My scholarship has been a tonic for me - it's given me energy and experience to understand that there are many possibilities and such a lot of good is already going on. When I went to the Alzheimer’s Society I was really, impressed to see  all the good things they're doing. But it's only good if people know about it. Despite knowing that fantastic initiatives are going on I grow increasingly concerned about the gaps, the people with no voices whilst also being relieved that there are so many people about there who really do appear to care. Perhaps together we can make a real difference and give people a voice.

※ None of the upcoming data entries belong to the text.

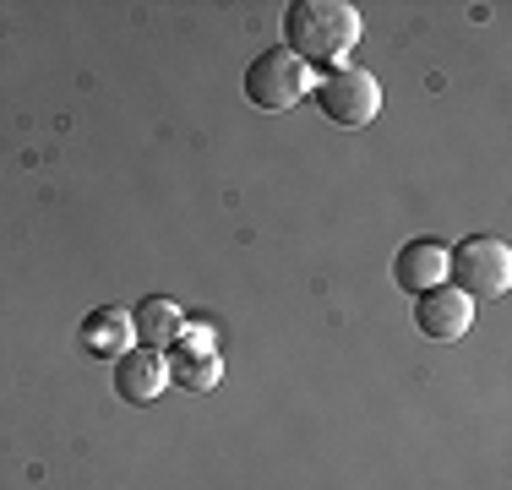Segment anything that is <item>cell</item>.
I'll use <instances>...</instances> for the list:
<instances>
[{"mask_svg":"<svg viewBox=\"0 0 512 490\" xmlns=\"http://www.w3.org/2000/svg\"><path fill=\"white\" fill-rule=\"evenodd\" d=\"M82 343H88L93 354H104V360H120V354L131 349V311H120V305L93 311L88 322H82Z\"/></svg>","mask_w":512,"mask_h":490,"instance_id":"30bf717a","label":"cell"},{"mask_svg":"<svg viewBox=\"0 0 512 490\" xmlns=\"http://www.w3.org/2000/svg\"><path fill=\"white\" fill-rule=\"evenodd\" d=\"M360 44V11L344 0H295L284 11V49L300 66H338Z\"/></svg>","mask_w":512,"mask_h":490,"instance_id":"6da1fadb","label":"cell"},{"mask_svg":"<svg viewBox=\"0 0 512 490\" xmlns=\"http://www.w3.org/2000/svg\"><path fill=\"white\" fill-rule=\"evenodd\" d=\"M414 327H420L425 338H436V343H458L474 327V300H469V294H458L453 284L425 289L420 305H414Z\"/></svg>","mask_w":512,"mask_h":490,"instance_id":"5b68a950","label":"cell"},{"mask_svg":"<svg viewBox=\"0 0 512 490\" xmlns=\"http://www.w3.org/2000/svg\"><path fill=\"white\" fill-rule=\"evenodd\" d=\"M131 333L142 338V349H169V343H180L186 333V316H180L175 300H142L137 311H131Z\"/></svg>","mask_w":512,"mask_h":490,"instance_id":"9c48e42d","label":"cell"},{"mask_svg":"<svg viewBox=\"0 0 512 490\" xmlns=\"http://www.w3.org/2000/svg\"><path fill=\"white\" fill-rule=\"evenodd\" d=\"M306 93H311V71L300 66L289 49H262V55L246 66V98L256 109H267V115L295 109Z\"/></svg>","mask_w":512,"mask_h":490,"instance_id":"277c9868","label":"cell"},{"mask_svg":"<svg viewBox=\"0 0 512 490\" xmlns=\"http://www.w3.org/2000/svg\"><path fill=\"white\" fill-rule=\"evenodd\" d=\"M311 98H316V109H322L333 126H349V131L371 126L376 109H382V88H376V77H371V71H360V66L327 71V77L316 82Z\"/></svg>","mask_w":512,"mask_h":490,"instance_id":"3957f363","label":"cell"},{"mask_svg":"<svg viewBox=\"0 0 512 490\" xmlns=\"http://www.w3.org/2000/svg\"><path fill=\"white\" fill-rule=\"evenodd\" d=\"M169 382L186 387V392H213L224 382V360H218L213 349H207L202 338H191L186 349L175 343V360H169Z\"/></svg>","mask_w":512,"mask_h":490,"instance_id":"ba28073f","label":"cell"},{"mask_svg":"<svg viewBox=\"0 0 512 490\" xmlns=\"http://www.w3.org/2000/svg\"><path fill=\"white\" fill-rule=\"evenodd\" d=\"M164 387H169V360L158 349H142L137 343V349H126L115 360V392L126 403H153Z\"/></svg>","mask_w":512,"mask_h":490,"instance_id":"8992f818","label":"cell"},{"mask_svg":"<svg viewBox=\"0 0 512 490\" xmlns=\"http://www.w3.org/2000/svg\"><path fill=\"white\" fill-rule=\"evenodd\" d=\"M393 284L409 289V294L442 289V284H447V245H442V240H409V245H398V256H393Z\"/></svg>","mask_w":512,"mask_h":490,"instance_id":"52a82bcc","label":"cell"},{"mask_svg":"<svg viewBox=\"0 0 512 490\" xmlns=\"http://www.w3.org/2000/svg\"><path fill=\"white\" fill-rule=\"evenodd\" d=\"M447 284L469 300H496L512 284V251L496 235H469L447 251Z\"/></svg>","mask_w":512,"mask_h":490,"instance_id":"7a4b0ae2","label":"cell"}]
</instances>
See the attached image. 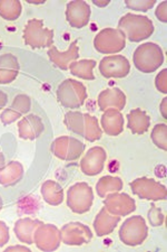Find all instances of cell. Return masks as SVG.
<instances>
[{
  "instance_id": "obj_13",
  "label": "cell",
  "mask_w": 167,
  "mask_h": 252,
  "mask_svg": "<svg viewBox=\"0 0 167 252\" xmlns=\"http://www.w3.org/2000/svg\"><path fill=\"white\" fill-rule=\"evenodd\" d=\"M104 204L109 213L118 217H126L136 210L135 200L126 193H109L106 195Z\"/></svg>"
},
{
  "instance_id": "obj_38",
  "label": "cell",
  "mask_w": 167,
  "mask_h": 252,
  "mask_svg": "<svg viewBox=\"0 0 167 252\" xmlns=\"http://www.w3.org/2000/svg\"><path fill=\"white\" fill-rule=\"evenodd\" d=\"M6 252H9V251H25V252H30V249H28L27 247H22V246H15V247H10V248H7L5 250Z\"/></svg>"
},
{
  "instance_id": "obj_23",
  "label": "cell",
  "mask_w": 167,
  "mask_h": 252,
  "mask_svg": "<svg viewBox=\"0 0 167 252\" xmlns=\"http://www.w3.org/2000/svg\"><path fill=\"white\" fill-rule=\"evenodd\" d=\"M19 73L18 60L13 54L0 56V84H8L16 80Z\"/></svg>"
},
{
  "instance_id": "obj_17",
  "label": "cell",
  "mask_w": 167,
  "mask_h": 252,
  "mask_svg": "<svg viewBox=\"0 0 167 252\" xmlns=\"http://www.w3.org/2000/svg\"><path fill=\"white\" fill-rule=\"evenodd\" d=\"M31 101L30 97L26 94H19L14 99L11 107L6 109L0 116V120L3 125H10L15 123L18 118L25 115L30 110Z\"/></svg>"
},
{
  "instance_id": "obj_3",
  "label": "cell",
  "mask_w": 167,
  "mask_h": 252,
  "mask_svg": "<svg viewBox=\"0 0 167 252\" xmlns=\"http://www.w3.org/2000/svg\"><path fill=\"white\" fill-rule=\"evenodd\" d=\"M57 99L65 108L78 109L87 99L86 88L78 81L67 79L57 89Z\"/></svg>"
},
{
  "instance_id": "obj_28",
  "label": "cell",
  "mask_w": 167,
  "mask_h": 252,
  "mask_svg": "<svg viewBox=\"0 0 167 252\" xmlns=\"http://www.w3.org/2000/svg\"><path fill=\"white\" fill-rule=\"evenodd\" d=\"M121 189H123V181L119 177L104 176L96 184V192L101 198H105L106 195L109 193L119 192Z\"/></svg>"
},
{
  "instance_id": "obj_35",
  "label": "cell",
  "mask_w": 167,
  "mask_h": 252,
  "mask_svg": "<svg viewBox=\"0 0 167 252\" xmlns=\"http://www.w3.org/2000/svg\"><path fill=\"white\" fill-rule=\"evenodd\" d=\"M155 85H156L157 90L162 93H167V70L161 71L158 73L156 79H155Z\"/></svg>"
},
{
  "instance_id": "obj_7",
  "label": "cell",
  "mask_w": 167,
  "mask_h": 252,
  "mask_svg": "<svg viewBox=\"0 0 167 252\" xmlns=\"http://www.w3.org/2000/svg\"><path fill=\"white\" fill-rule=\"evenodd\" d=\"M94 46L101 54H116L123 51L126 46V37L119 30L104 28L96 35Z\"/></svg>"
},
{
  "instance_id": "obj_18",
  "label": "cell",
  "mask_w": 167,
  "mask_h": 252,
  "mask_svg": "<svg viewBox=\"0 0 167 252\" xmlns=\"http://www.w3.org/2000/svg\"><path fill=\"white\" fill-rule=\"evenodd\" d=\"M47 54L57 67L66 71L69 68V65L79 58V47L77 46V40H75L69 45L66 52H59L56 46H51Z\"/></svg>"
},
{
  "instance_id": "obj_16",
  "label": "cell",
  "mask_w": 167,
  "mask_h": 252,
  "mask_svg": "<svg viewBox=\"0 0 167 252\" xmlns=\"http://www.w3.org/2000/svg\"><path fill=\"white\" fill-rule=\"evenodd\" d=\"M97 103H98L99 110L101 111H106L107 109H116V110L120 111L126 105V95L118 88L106 89V90L100 92Z\"/></svg>"
},
{
  "instance_id": "obj_36",
  "label": "cell",
  "mask_w": 167,
  "mask_h": 252,
  "mask_svg": "<svg viewBox=\"0 0 167 252\" xmlns=\"http://www.w3.org/2000/svg\"><path fill=\"white\" fill-rule=\"evenodd\" d=\"M9 229H8L5 222L0 221V248L7 245V243L9 242Z\"/></svg>"
},
{
  "instance_id": "obj_39",
  "label": "cell",
  "mask_w": 167,
  "mask_h": 252,
  "mask_svg": "<svg viewBox=\"0 0 167 252\" xmlns=\"http://www.w3.org/2000/svg\"><path fill=\"white\" fill-rule=\"evenodd\" d=\"M166 104H167V97H164V99H163V101H162V103H161V113H162V116H163V118H167V107H166Z\"/></svg>"
},
{
  "instance_id": "obj_6",
  "label": "cell",
  "mask_w": 167,
  "mask_h": 252,
  "mask_svg": "<svg viewBox=\"0 0 167 252\" xmlns=\"http://www.w3.org/2000/svg\"><path fill=\"white\" fill-rule=\"evenodd\" d=\"M94 193L87 183H76L67 192V205L76 214L87 213L92 209Z\"/></svg>"
},
{
  "instance_id": "obj_8",
  "label": "cell",
  "mask_w": 167,
  "mask_h": 252,
  "mask_svg": "<svg viewBox=\"0 0 167 252\" xmlns=\"http://www.w3.org/2000/svg\"><path fill=\"white\" fill-rule=\"evenodd\" d=\"M132 192L142 200L164 201L167 197L166 188L161 183L147 177H141L129 184Z\"/></svg>"
},
{
  "instance_id": "obj_22",
  "label": "cell",
  "mask_w": 167,
  "mask_h": 252,
  "mask_svg": "<svg viewBox=\"0 0 167 252\" xmlns=\"http://www.w3.org/2000/svg\"><path fill=\"white\" fill-rule=\"evenodd\" d=\"M40 224H43V222L39 220H32L29 218L20 219L16 222L14 227L16 238L26 245H32L34 243V233Z\"/></svg>"
},
{
  "instance_id": "obj_25",
  "label": "cell",
  "mask_w": 167,
  "mask_h": 252,
  "mask_svg": "<svg viewBox=\"0 0 167 252\" xmlns=\"http://www.w3.org/2000/svg\"><path fill=\"white\" fill-rule=\"evenodd\" d=\"M24 167L18 161H10L0 170V184L2 186H13L22 180Z\"/></svg>"
},
{
  "instance_id": "obj_26",
  "label": "cell",
  "mask_w": 167,
  "mask_h": 252,
  "mask_svg": "<svg viewBox=\"0 0 167 252\" xmlns=\"http://www.w3.org/2000/svg\"><path fill=\"white\" fill-rule=\"evenodd\" d=\"M42 195L49 205H60L64 201V189L55 181H46L42 186Z\"/></svg>"
},
{
  "instance_id": "obj_37",
  "label": "cell",
  "mask_w": 167,
  "mask_h": 252,
  "mask_svg": "<svg viewBox=\"0 0 167 252\" xmlns=\"http://www.w3.org/2000/svg\"><path fill=\"white\" fill-rule=\"evenodd\" d=\"M155 15L163 23L167 22V2L163 1L161 5H158L156 11H155Z\"/></svg>"
},
{
  "instance_id": "obj_40",
  "label": "cell",
  "mask_w": 167,
  "mask_h": 252,
  "mask_svg": "<svg viewBox=\"0 0 167 252\" xmlns=\"http://www.w3.org/2000/svg\"><path fill=\"white\" fill-rule=\"evenodd\" d=\"M7 101H8V96L5 92L0 91V109H2L5 105L7 104Z\"/></svg>"
},
{
  "instance_id": "obj_32",
  "label": "cell",
  "mask_w": 167,
  "mask_h": 252,
  "mask_svg": "<svg viewBox=\"0 0 167 252\" xmlns=\"http://www.w3.org/2000/svg\"><path fill=\"white\" fill-rule=\"evenodd\" d=\"M152 140L157 148L167 149V126L165 124H158L152 130Z\"/></svg>"
},
{
  "instance_id": "obj_24",
  "label": "cell",
  "mask_w": 167,
  "mask_h": 252,
  "mask_svg": "<svg viewBox=\"0 0 167 252\" xmlns=\"http://www.w3.org/2000/svg\"><path fill=\"white\" fill-rule=\"evenodd\" d=\"M149 127L150 118L142 109H134L127 115V128L135 135H143Z\"/></svg>"
},
{
  "instance_id": "obj_12",
  "label": "cell",
  "mask_w": 167,
  "mask_h": 252,
  "mask_svg": "<svg viewBox=\"0 0 167 252\" xmlns=\"http://www.w3.org/2000/svg\"><path fill=\"white\" fill-rule=\"evenodd\" d=\"M130 64L123 55L106 56L99 63L100 74L106 79L117 78L121 79L128 75Z\"/></svg>"
},
{
  "instance_id": "obj_31",
  "label": "cell",
  "mask_w": 167,
  "mask_h": 252,
  "mask_svg": "<svg viewBox=\"0 0 167 252\" xmlns=\"http://www.w3.org/2000/svg\"><path fill=\"white\" fill-rule=\"evenodd\" d=\"M64 123L66 125L67 129L71 130L72 132L84 137V129H85L84 113L78 112V111L67 112L66 115H65Z\"/></svg>"
},
{
  "instance_id": "obj_19",
  "label": "cell",
  "mask_w": 167,
  "mask_h": 252,
  "mask_svg": "<svg viewBox=\"0 0 167 252\" xmlns=\"http://www.w3.org/2000/svg\"><path fill=\"white\" fill-rule=\"evenodd\" d=\"M44 129L42 118L36 115L26 116L18 123V133L22 139L34 140L42 135Z\"/></svg>"
},
{
  "instance_id": "obj_27",
  "label": "cell",
  "mask_w": 167,
  "mask_h": 252,
  "mask_svg": "<svg viewBox=\"0 0 167 252\" xmlns=\"http://www.w3.org/2000/svg\"><path fill=\"white\" fill-rule=\"evenodd\" d=\"M96 61L95 60H80L75 61L71 65H69V70H71L72 74L77 76V78L83 79V80H94L93 70L96 66Z\"/></svg>"
},
{
  "instance_id": "obj_1",
  "label": "cell",
  "mask_w": 167,
  "mask_h": 252,
  "mask_svg": "<svg viewBox=\"0 0 167 252\" xmlns=\"http://www.w3.org/2000/svg\"><path fill=\"white\" fill-rule=\"evenodd\" d=\"M118 30L123 32L125 37H127L130 42L138 43L150 37L155 27L152 19L146 16L129 13L119 19Z\"/></svg>"
},
{
  "instance_id": "obj_29",
  "label": "cell",
  "mask_w": 167,
  "mask_h": 252,
  "mask_svg": "<svg viewBox=\"0 0 167 252\" xmlns=\"http://www.w3.org/2000/svg\"><path fill=\"white\" fill-rule=\"evenodd\" d=\"M22 3L17 0H0V17L9 22L18 19L22 15Z\"/></svg>"
},
{
  "instance_id": "obj_21",
  "label": "cell",
  "mask_w": 167,
  "mask_h": 252,
  "mask_svg": "<svg viewBox=\"0 0 167 252\" xmlns=\"http://www.w3.org/2000/svg\"><path fill=\"white\" fill-rule=\"evenodd\" d=\"M119 221L120 217L111 214L106 210V207H103L100 212L96 215L95 221H94V230L98 237H105L115 230Z\"/></svg>"
},
{
  "instance_id": "obj_5",
  "label": "cell",
  "mask_w": 167,
  "mask_h": 252,
  "mask_svg": "<svg viewBox=\"0 0 167 252\" xmlns=\"http://www.w3.org/2000/svg\"><path fill=\"white\" fill-rule=\"evenodd\" d=\"M148 227L141 215L130 217L119 229V239L126 246L136 247L142 245L147 238Z\"/></svg>"
},
{
  "instance_id": "obj_41",
  "label": "cell",
  "mask_w": 167,
  "mask_h": 252,
  "mask_svg": "<svg viewBox=\"0 0 167 252\" xmlns=\"http://www.w3.org/2000/svg\"><path fill=\"white\" fill-rule=\"evenodd\" d=\"M93 2H94V5H96L98 7H105L109 3L108 0H99V1H98V0H93Z\"/></svg>"
},
{
  "instance_id": "obj_15",
  "label": "cell",
  "mask_w": 167,
  "mask_h": 252,
  "mask_svg": "<svg viewBox=\"0 0 167 252\" xmlns=\"http://www.w3.org/2000/svg\"><path fill=\"white\" fill-rule=\"evenodd\" d=\"M92 9L86 1L76 0L66 6V19L69 25L74 28H83L89 23Z\"/></svg>"
},
{
  "instance_id": "obj_14",
  "label": "cell",
  "mask_w": 167,
  "mask_h": 252,
  "mask_svg": "<svg viewBox=\"0 0 167 252\" xmlns=\"http://www.w3.org/2000/svg\"><path fill=\"white\" fill-rule=\"evenodd\" d=\"M107 158L103 147H93L85 154L80 160V169L87 176H95L103 172L104 165Z\"/></svg>"
},
{
  "instance_id": "obj_20",
  "label": "cell",
  "mask_w": 167,
  "mask_h": 252,
  "mask_svg": "<svg viewBox=\"0 0 167 252\" xmlns=\"http://www.w3.org/2000/svg\"><path fill=\"white\" fill-rule=\"evenodd\" d=\"M101 127L108 136L116 137L124 130V117L116 109H107L101 117Z\"/></svg>"
},
{
  "instance_id": "obj_9",
  "label": "cell",
  "mask_w": 167,
  "mask_h": 252,
  "mask_svg": "<svg viewBox=\"0 0 167 252\" xmlns=\"http://www.w3.org/2000/svg\"><path fill=\"white\" fill-rule=\"evenodd\" d=\"M51 153L62 160H77L85 150V144L74 137H58L51 144Z\"/></svg>"
},
{
  "instance_id": "obj_44",
  "label": "cell",
  "mask_w": 167,
  "mask_h": 252,
  "mask_svg": "<svg viewBox=\"0 0 167 252\" xmlns=\"http://www.w3.org/2000/svg\"><path fill=\"white\" fill-rule=\"evenodd\" d=\"M2 198H1V196H0V211H1V209H2Z\"/></svg>"
},
{
  "instance_id": "obj_30",
  "label": "cell",
  "mask_w": 167,
  "mask_h": 252,
  "mask_svg": "<svg viewBox=\"0 0 167 252\" xmlns=\"http://www.w3.org/2000/svg\"><path fill=\"white\" fill-rule=\"evenodd\" d=\"M85 120V129H84V138L88 141L94 142L99 140L103 136V131L98 125V120L96 117L91 116L89 113H84Z\"/></svg>"
},
{
  "instance_id": "obj_10",
  "label": "cell",
  "mask_w": 167,
  "mask_h": 252,
  "mask_svg": "<svg viewBox=\"0 0 167 252\" xmlns=\"http://www.w3.org/2000/svg\"><path fill=\"white\" fill-rule=\"evenodd\" d=\"M34 243L42 251H55L62 243V234L56 225L43 223L35 231Z\"/></svg>"
},
{
  "instance_id": "obj_11",
  "label": "cell",
  "mask_w": 167,
  "mask_h": 252,
  "mask_svg": "<svg viewBox=\"0 0 167 252\" xmlns=\"http://www.w3.org/2000/svg\"><path fill=\"white\" fill-rule=\"evenodd\" d=\"M62 241L67 246H81L91 242L93 233L87 225L80 222L67 223L60 230Z\"/></svg>"
},
{
  "instance_id": "obj_42",
  "label": "cell",
  "mask_w": 167,
  "mask_h": 252,
  "mask_svg": "<svg viewBox=\"0 0 167 252\" xmlns=\"http://www.w3.org/2000/svg\"><path fill=\"white\" fill-rule=\"evenodd\" d=\"M6 166V162H5V156H3V154L0 152V170H1L3 167Z\"/></svg>"
},
{
  "instance_id": "obj_33",
  "label": "cell",
  "mask_w": 167,
  "mask_h": 252,
  "mask_svg": "<svg viewBox=\"0 0 167 252\" xmlns=\"http://www.w3.org/2000/svg\"><path fill=\"white\" fill-rule=\"evenodd\" d=\"M156 1L155 0H126L125 5L127 8L132 10L137 11H147L150 8H153Z\"/></svg>"
},
{
  "instance_id": "obj_2",
  "label": "cell",
  "mask_w": 167,
  "mask_h": 252,
  "mask_svg": "<svg viewBox=\"0 0 167 252\" xmlns=\"http://www.w3.org/2000/svg\"><path fill=\"white\" fill-rule=\"evenodd\" d=\"M134 65L143 73H153L164 62L162 47L155 43H145L136 48L133 55Z\"/></svg>"
},
{
  "instance_id": "obj_4",
  "label": "cell",
  "mask_w": 167,
  "mask_h": 252,
  "mask_svg": "<svg viewBox=\"0 0 167 252\" xmlns=\"http://www.w3.org/2000/svg\"><path fill=\"white\" fill-rule=\"evenodd\" d=\"M23 37L26 45L31 48L51 47L54 44V31L44 27L42 19L32 18L28 20Z\"/></svg>"
},
{
  "instance_id": "obj_43",
  "label": "cell",
  "mask_w": 167,
  "mask_h": 252,
  "mask_svg": "<svg viewBox=\"0 0 167 252\" xmlns=\"http://www.w3.org/2000/svg\"><path fill=\"white\" fill-rule=\"evenodd\" d=\"M28 2H29V3H44L45 1H43V0H42V1H34V0H28Z\"/></svg>"
},
{
  "instance_id": "obj_34",
  "label": "cell",
  "mask_w": 167,
  "mask_h": 252,
  "mask_svg": "<svg viewBox=\"0 0 167 252\" xmlns=\"http://www.w3.org/2000/svg\"><path fill=\"white\" fill-rule=\"evenodd\" d=\"M164 214H163L160 207L152 205L150 210L148 211V220L152 226H161L164 223Z\"/></svg>"
}]
</instances>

Over the next few weeks I'm working on different areas around diversity and even if it's not dementia, I think this informal knowledge will heighten my ability to lead the agenda.

So only a few weeks after the election, suddenly the NHS is much quieter, MPs have a  pay rise and the “good news is no news” continues with news of poorly performing Trusts, potential strikes and Trusts in deficit. I say again- there isn’t a day goes by that I don’t feel humbled and honoured to be a nurse when I see my staff- from all disciplines - in action- rising above adversity to do the best they can for their patients. The NHS is to be cherished – and those of us in it continue to fly the banner for free health care for all – together we can do it!!